Снега настелились ватно, воздушно, без обычной голубой искры и тени, и где-то к полудню, когда льдистые облака распехало верховым ветром по-за леса, с исподу намокли скоро, осели, и сквозь стала смутно просвечивать истомившаяся земля. Без поры выпал снег, не ко времени, скорее, как вестник недалекой зимы.
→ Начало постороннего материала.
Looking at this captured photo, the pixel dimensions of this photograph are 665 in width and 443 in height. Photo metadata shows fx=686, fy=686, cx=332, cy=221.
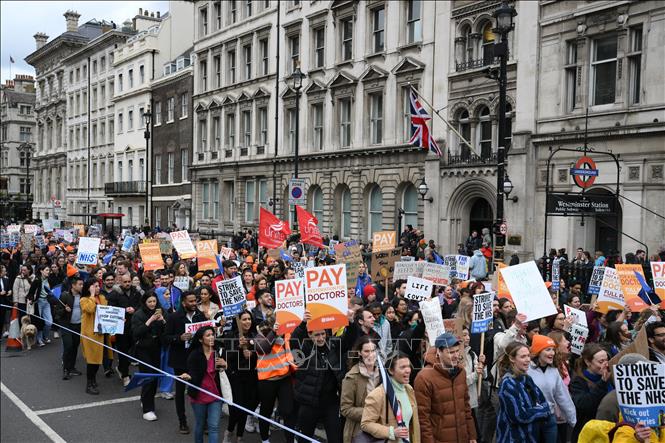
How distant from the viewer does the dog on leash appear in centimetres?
1324

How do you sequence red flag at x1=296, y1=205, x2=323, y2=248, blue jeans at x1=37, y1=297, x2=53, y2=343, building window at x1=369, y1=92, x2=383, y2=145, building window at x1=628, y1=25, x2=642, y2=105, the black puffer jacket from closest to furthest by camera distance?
the black puffer jacket
blue jeans at x1=37, y1=297, x2=53, y2=343
red flag at x1=296, y1=205, x2=323, y2=248
building window at x1=628, y1=25, x2=642, y2=105
building window at x1=369, y1=92, x2=383, y2=145

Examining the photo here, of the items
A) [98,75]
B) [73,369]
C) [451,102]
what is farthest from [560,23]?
[98,75]

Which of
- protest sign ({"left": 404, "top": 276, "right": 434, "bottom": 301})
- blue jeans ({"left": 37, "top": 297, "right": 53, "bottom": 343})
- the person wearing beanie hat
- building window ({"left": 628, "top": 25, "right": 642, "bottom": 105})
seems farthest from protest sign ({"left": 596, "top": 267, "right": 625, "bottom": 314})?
building window ({"left": 628, "top": 25, "right": 642, "bottom": 105})

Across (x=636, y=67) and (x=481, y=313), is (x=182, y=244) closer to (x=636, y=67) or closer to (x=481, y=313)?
(x=481, y=313)

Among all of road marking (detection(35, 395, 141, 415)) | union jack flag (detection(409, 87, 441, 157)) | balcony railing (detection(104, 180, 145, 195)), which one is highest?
union jack flag (detection(409, 87, 441, 157))

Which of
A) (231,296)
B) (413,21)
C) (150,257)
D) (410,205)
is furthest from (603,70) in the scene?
(231,296)

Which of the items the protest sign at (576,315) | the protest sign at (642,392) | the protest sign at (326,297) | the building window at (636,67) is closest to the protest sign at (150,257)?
the protest sign at (326,297)

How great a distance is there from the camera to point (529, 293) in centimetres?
797

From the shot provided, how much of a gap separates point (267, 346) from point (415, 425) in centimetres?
246

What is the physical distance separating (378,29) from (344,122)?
4863 mm

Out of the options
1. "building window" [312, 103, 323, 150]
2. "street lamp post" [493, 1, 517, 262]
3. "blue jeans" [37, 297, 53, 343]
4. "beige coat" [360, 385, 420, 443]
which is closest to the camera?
"beige coat" [360, 385, 420, 443]

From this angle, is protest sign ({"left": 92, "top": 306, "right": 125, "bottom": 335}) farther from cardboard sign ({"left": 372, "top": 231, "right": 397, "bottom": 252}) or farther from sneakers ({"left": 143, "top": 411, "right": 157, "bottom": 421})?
cardboard sign ({"left": 372, "top": 231, "right": 397, "bottom": 252})

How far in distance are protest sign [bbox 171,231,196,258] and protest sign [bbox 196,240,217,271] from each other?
71.5 inches

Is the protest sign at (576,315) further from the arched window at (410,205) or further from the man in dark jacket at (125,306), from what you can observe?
the arched window at (410,205)
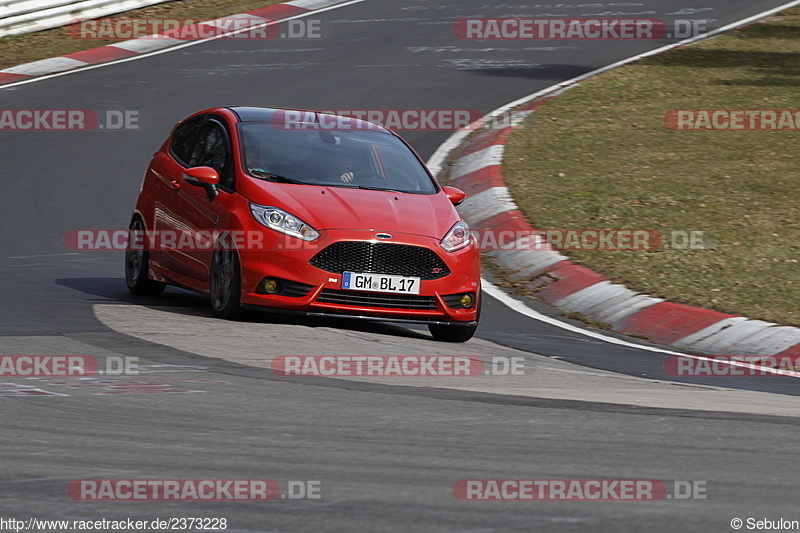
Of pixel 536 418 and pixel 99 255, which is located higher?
pixel 536 418

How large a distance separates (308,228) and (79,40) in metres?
15.8

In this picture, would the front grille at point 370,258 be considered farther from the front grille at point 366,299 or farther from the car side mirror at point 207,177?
the car side mirror at point 207,177

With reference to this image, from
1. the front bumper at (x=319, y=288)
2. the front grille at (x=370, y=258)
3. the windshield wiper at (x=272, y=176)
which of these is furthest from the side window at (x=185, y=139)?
the front grille at (x=370, y=258)

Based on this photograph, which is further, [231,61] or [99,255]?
[231,61]

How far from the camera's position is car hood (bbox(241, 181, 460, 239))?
9055 millimetres

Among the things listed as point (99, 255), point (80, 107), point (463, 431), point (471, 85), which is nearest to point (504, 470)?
point (463, 431)

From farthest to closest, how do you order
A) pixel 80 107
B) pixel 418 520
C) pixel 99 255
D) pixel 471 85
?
pixel 471 85
pixel 80 107
pixel 99 255
pixel 418 520

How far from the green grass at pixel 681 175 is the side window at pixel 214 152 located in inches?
135

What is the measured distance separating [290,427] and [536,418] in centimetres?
118

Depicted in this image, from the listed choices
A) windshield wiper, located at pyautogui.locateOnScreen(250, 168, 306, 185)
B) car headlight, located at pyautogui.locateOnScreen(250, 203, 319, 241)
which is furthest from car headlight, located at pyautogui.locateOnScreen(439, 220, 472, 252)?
windshield wiper, located at pyautogui.locateOnScreen(250, 168, 306, 185)

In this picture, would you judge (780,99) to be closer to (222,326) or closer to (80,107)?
(80,107)

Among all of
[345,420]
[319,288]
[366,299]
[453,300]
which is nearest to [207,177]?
[319,288]

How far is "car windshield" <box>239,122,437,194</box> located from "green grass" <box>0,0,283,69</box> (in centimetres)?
1255

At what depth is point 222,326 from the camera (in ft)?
29.0
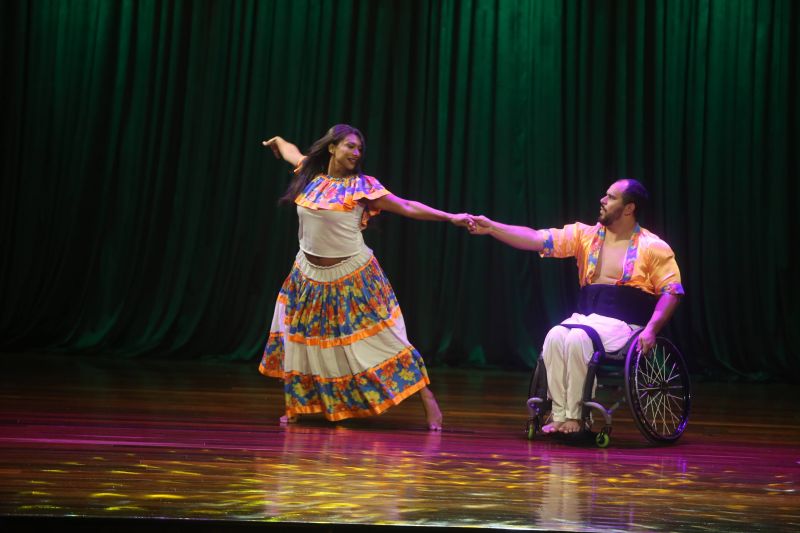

Первым на выбелившийся двор степенно вышел Василист, голый по пояс, одинаковый что в пояснице, что в плечах, кинул на пухлую грудь пригоршню снега и притворно, по-бабьи, заохал, растирая мясистый загривок и часто оглядываясь на окна. Тонкая прыщеватая кожа нежно зарозовела, как у хорошо обихоженного кабанчика, тело набухло и лениво пока, сонно заиграло: большая скопилась в Василисте сила, но потайная, скрадчивая, большевсесая, и внешне вроде бы отекшие плечи, и мясные руки, и сплывший на широкий солдатский ремень живот не показывали хорошо скроенных, одетых в легкий жирок мышц. Взлягивая дурашливо, засеменил к овечьей стайке, на ходу накинул солдатский ремень на шею, и окорока в отвисших застиранных штанинах упруго заколыхались.

«Во жеребец-то, любить твою бабу, – с невольным уважением подумал Геласий Созонтович, украдкой надзирая в окно, и с надеждой решил вдруг, что ему, пожалуй, у внука заживется. – Это на ем ездить и ездить. Сила-то играет, дикомясая». Кира, хозяйка, плавала у печи, вальяжная, широкая. Была она не своя, привозная, выросшая на пышном кубанском хлебе, сманил ее Василист, когда дослуживал армию: волос на голове прямой, плотный, рано поседевший у корня, собранный вальком на темечке; глаза рачьи, с алой паутинкой в голубоватых белках; над клюквенно сочными, еще не выцелованными губами черные жесткие усики. Дородная, на полголовы выше Василиста, она покроем тела и повадками стоила мужа: взошли, выросли друг от друга бог знает где, за тысячи верст, и надо же, отыскались, сбежались к своему часу, словно бы судьба долго готовила их для расплода, для племени. Голос у Киры грубый, с хрипотцой, и когда она волновалась, то кричала распаленно, никого не слыша. Торговала Кира в лавке, и деревенские бабы ее боялись и заискивали.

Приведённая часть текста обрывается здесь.